-- Material for this exercise follows --
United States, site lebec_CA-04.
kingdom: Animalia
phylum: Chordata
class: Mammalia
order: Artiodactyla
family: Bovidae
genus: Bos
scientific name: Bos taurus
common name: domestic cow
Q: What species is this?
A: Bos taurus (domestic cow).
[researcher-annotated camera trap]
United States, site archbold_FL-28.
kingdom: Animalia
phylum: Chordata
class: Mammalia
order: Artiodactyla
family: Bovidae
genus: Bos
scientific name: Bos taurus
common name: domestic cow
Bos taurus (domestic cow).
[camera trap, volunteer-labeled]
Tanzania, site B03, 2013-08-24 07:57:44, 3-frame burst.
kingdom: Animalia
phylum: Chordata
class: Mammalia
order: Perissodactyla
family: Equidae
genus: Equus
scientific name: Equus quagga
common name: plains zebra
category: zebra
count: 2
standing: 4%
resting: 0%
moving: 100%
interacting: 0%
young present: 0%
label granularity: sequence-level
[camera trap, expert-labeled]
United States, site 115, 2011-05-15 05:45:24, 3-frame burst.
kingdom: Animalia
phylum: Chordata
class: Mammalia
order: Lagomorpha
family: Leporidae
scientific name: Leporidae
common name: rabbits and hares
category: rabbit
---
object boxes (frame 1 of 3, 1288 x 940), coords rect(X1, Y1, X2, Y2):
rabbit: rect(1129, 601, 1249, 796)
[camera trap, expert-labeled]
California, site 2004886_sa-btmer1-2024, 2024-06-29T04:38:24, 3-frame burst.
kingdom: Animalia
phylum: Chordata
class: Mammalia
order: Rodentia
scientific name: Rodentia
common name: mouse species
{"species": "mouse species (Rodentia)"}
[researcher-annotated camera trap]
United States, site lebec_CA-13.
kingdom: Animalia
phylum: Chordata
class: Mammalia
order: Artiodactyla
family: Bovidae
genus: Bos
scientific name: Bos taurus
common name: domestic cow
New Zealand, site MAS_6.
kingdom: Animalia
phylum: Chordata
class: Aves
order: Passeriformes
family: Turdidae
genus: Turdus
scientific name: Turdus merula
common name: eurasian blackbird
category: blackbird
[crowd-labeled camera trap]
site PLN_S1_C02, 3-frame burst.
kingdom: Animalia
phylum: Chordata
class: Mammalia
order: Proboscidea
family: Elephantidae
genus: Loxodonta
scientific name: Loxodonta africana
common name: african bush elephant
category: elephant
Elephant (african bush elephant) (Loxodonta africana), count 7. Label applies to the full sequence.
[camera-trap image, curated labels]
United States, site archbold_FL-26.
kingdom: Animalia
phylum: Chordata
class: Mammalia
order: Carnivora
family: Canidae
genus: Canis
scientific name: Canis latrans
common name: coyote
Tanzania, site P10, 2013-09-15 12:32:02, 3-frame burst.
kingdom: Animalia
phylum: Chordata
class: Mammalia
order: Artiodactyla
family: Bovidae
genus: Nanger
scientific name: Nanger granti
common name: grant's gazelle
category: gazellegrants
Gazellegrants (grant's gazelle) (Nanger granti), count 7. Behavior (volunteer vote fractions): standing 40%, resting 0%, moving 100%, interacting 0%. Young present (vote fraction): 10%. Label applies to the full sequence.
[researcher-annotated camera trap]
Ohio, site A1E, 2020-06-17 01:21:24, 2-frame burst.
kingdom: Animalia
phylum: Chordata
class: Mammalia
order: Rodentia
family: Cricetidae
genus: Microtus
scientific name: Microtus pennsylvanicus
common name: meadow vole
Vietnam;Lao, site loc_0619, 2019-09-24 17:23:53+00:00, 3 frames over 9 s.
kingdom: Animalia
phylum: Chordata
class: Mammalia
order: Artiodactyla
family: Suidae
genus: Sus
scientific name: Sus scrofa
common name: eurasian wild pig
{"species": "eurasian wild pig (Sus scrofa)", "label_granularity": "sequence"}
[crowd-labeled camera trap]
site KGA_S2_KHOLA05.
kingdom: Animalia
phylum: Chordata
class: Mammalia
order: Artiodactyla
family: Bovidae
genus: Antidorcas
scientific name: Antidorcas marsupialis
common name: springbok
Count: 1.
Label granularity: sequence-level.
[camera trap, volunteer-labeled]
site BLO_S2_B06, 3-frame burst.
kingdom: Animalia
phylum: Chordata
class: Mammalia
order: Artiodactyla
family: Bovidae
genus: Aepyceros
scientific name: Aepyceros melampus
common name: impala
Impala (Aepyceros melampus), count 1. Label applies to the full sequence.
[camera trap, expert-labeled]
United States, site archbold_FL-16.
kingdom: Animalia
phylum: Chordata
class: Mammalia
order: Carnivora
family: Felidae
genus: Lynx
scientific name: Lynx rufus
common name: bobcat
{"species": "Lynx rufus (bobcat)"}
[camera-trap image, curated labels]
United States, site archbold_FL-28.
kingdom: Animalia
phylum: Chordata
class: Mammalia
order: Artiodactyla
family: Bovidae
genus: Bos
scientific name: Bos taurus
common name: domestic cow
-- Material for this exercise concluded --
Exercise requirements =>
Would you please write out the entries again exactly?

Answer for the task =>
United States, site lebec_CA-04.
kingdom: Animalia
phylum: Chordata
class: Mammalia
order: Artiodactyla
family: Bovidae
genus: Bos
scientific name: Bos taurus
common name: domestic cow
Q: What species is this?
A: Bos taurus (domestic cow).
[researcher-annotated camera trap]
United States, site archbold_FL-28.
kingdom: Animalia
phylum: Chordata
class: Mammalia
order: Artiodactyla
family: Bovidae
genus: Bos
scientific name: Bos taurus
common name: domestic cow
Bos taurus (domestic cow).
[camera trap, volunteer-labeled]
Tanzania, site B03, 2013-08-24 07:57:44, 3-frame burst.
kingdom: Animalia
phylum: Chordata
class: Mammalia
order: Perissodactyla
family: Equidae
genus: Equus
scientific name: Equus quagga
common name: plains zebra
category: zebra
count: 2
standing: 4%
resting: 0%
moving: 100%
interacting: 0%
young present: 0%
label granularity: sequence-level
[camera trap, expert-labeled]
United States, site 115, 2011-05-15 05:45:24, 3-frame burst.
kingdom: Animalia
phylum: Chordata
class: Mammalia
order: Lagomorpha
family: Leporidae
scientific name: Leporidae
common name: rabbits and hares
category: rabbit
---
object boxes (frame 1 of 3, 1288 x 940), coords rect(X1, Y1, X2, Y2):
rabbit: rect(1129, 601, 1249, 796)
[camera trap, expert-labeled]
California, site 2004886_sa-btmer1-2024, 2024-06-29T04:38:24, 3-frame burst.
kingdom: Animalia
phylum: Chordata
class: Mammalia
order: Rodentia
scientific name: Rodentia
common name: mouse species
{"species": "mouse species (Rodentia)"}
[researcher-annotated camera trap]
United States, site lebec_CA-13.
kingdom: Animalia
phylum: Chordata
class: Mammalia
order: Artiodactyla
family: Bovidae
genus: Bos
scientific name: Bos taurus
common name: domestic cow
New Zealand, site MAS_6.
kingdom: Animalia
phylum: Chordata
class: Aves
order: Passeriformes
family: Turdidae
genus: Turdus
scientific name: Turdus merula
common name: eurasian blackbird
category: blackbird
[crowd-labeled camera trap]
site PLN_S1_C02, 3-frame burst.
kingdom: Animalia
phylum: Chordata
class: Mammalia
order: Proboscidea
family: Elephantidae
genus: Loxodonta
scientific name: Loxodonta africana
common name: african bush elephant
category: elephant
Elephant (african bush elephant) (Loxodonta africana), count 7. Label applies to the full sequence.
[camera-trap image, curated labels]
United States, site archbold_FL-26.
kingdom: Animalia
phylum: Chordata
class: Mammalia
order: Carnivora
family: Canidae
genus: Canis
scientific name: Canis latrans
common name: coyote
Tanzania, site P10, 2013-09-15 12:32:02, 3-frame burst.
kingdom: Animalia
phylum: Chordata
class: Mammalia
order: Artiodactyla
family: Bovidae
genus: Nanger
scientific name: Nanger granti
common name: grant's gazelle
category: gazellegrants
Gazellegrants (grant's gazelle) (Nanger granti), count 7. Behavior (volunteer vote fractions): standing 40%, resting 0%, moving 100%, interacting 0%. Young present (vote fraction): 10%. Label applies to the full sequence.
[researcher-annotated camera trap]
Ohio, site A1E, 2020-06-17 01:21:24, 2-frame burst.
kingdom: Animalia
phylum: Chordata
class: Mammalia
order: Rodentia
family: Cricetidae
genus: Microtus
scientific name: Microtus pennsylvanicus
common name: meadow vole
Vietnam;Lao, site loc_0619, 2019-09-24 17:23:53+00:00, 3 frames over 9 s.
kingdom: Animalia
phylum: Chordata
class: Mammalia
order: Artiodactyla
family: Suidae
genus: Sus
scientific name: Sus scrofa
common name: eurasian wild pig
{"species": "eurasian wild pig (Sus scrofa)", "label_granularity": "sequence"}
[crowd-labeled camera trap]
site KGA_S2_KHOLA05.
kingdom: Animalia
phylum: Chordata
class: Mammalia
order: Artiodactyla
family: Bovidae
genus: Antidorcas
scientific name: Antidorcas marsupialis
common name: springbok
Count: 1.
Label granularity: sequence-level.
[camera trap, volunteer-labeled]
site BLO_S2_B06, 3-frame burst.
kingdom: Animalia
phylum: Chordata
class: Mammalia
order: Artiodactyla
family: Bovidae
genus: Aepyceros
scientific name: Aepyceros melampus
common name: impala
Impala (Aepyceros melampus), count 1. Label applies to the full sequence.
[camera trap, expert-labeled]
United States, site archbold_FL-16.
kingdom: Animalia
phylum: Chordata
class: Mammalia
order: Carnivora
family: Felidae
genus: Lynx
scientific name: Lynx rufus
common name: bobcat
{"species": "Lynx rufus (bobcat)"}
[camera-trap image, curated labels]
United States, site archbold_FL-28.
kingdom: Animalia
phylum: Chordata
class: Mammalia
order: Artiodactyla
family: Bovidae
genus: Bos
scientific name: Bos taurus
common name: domestic cow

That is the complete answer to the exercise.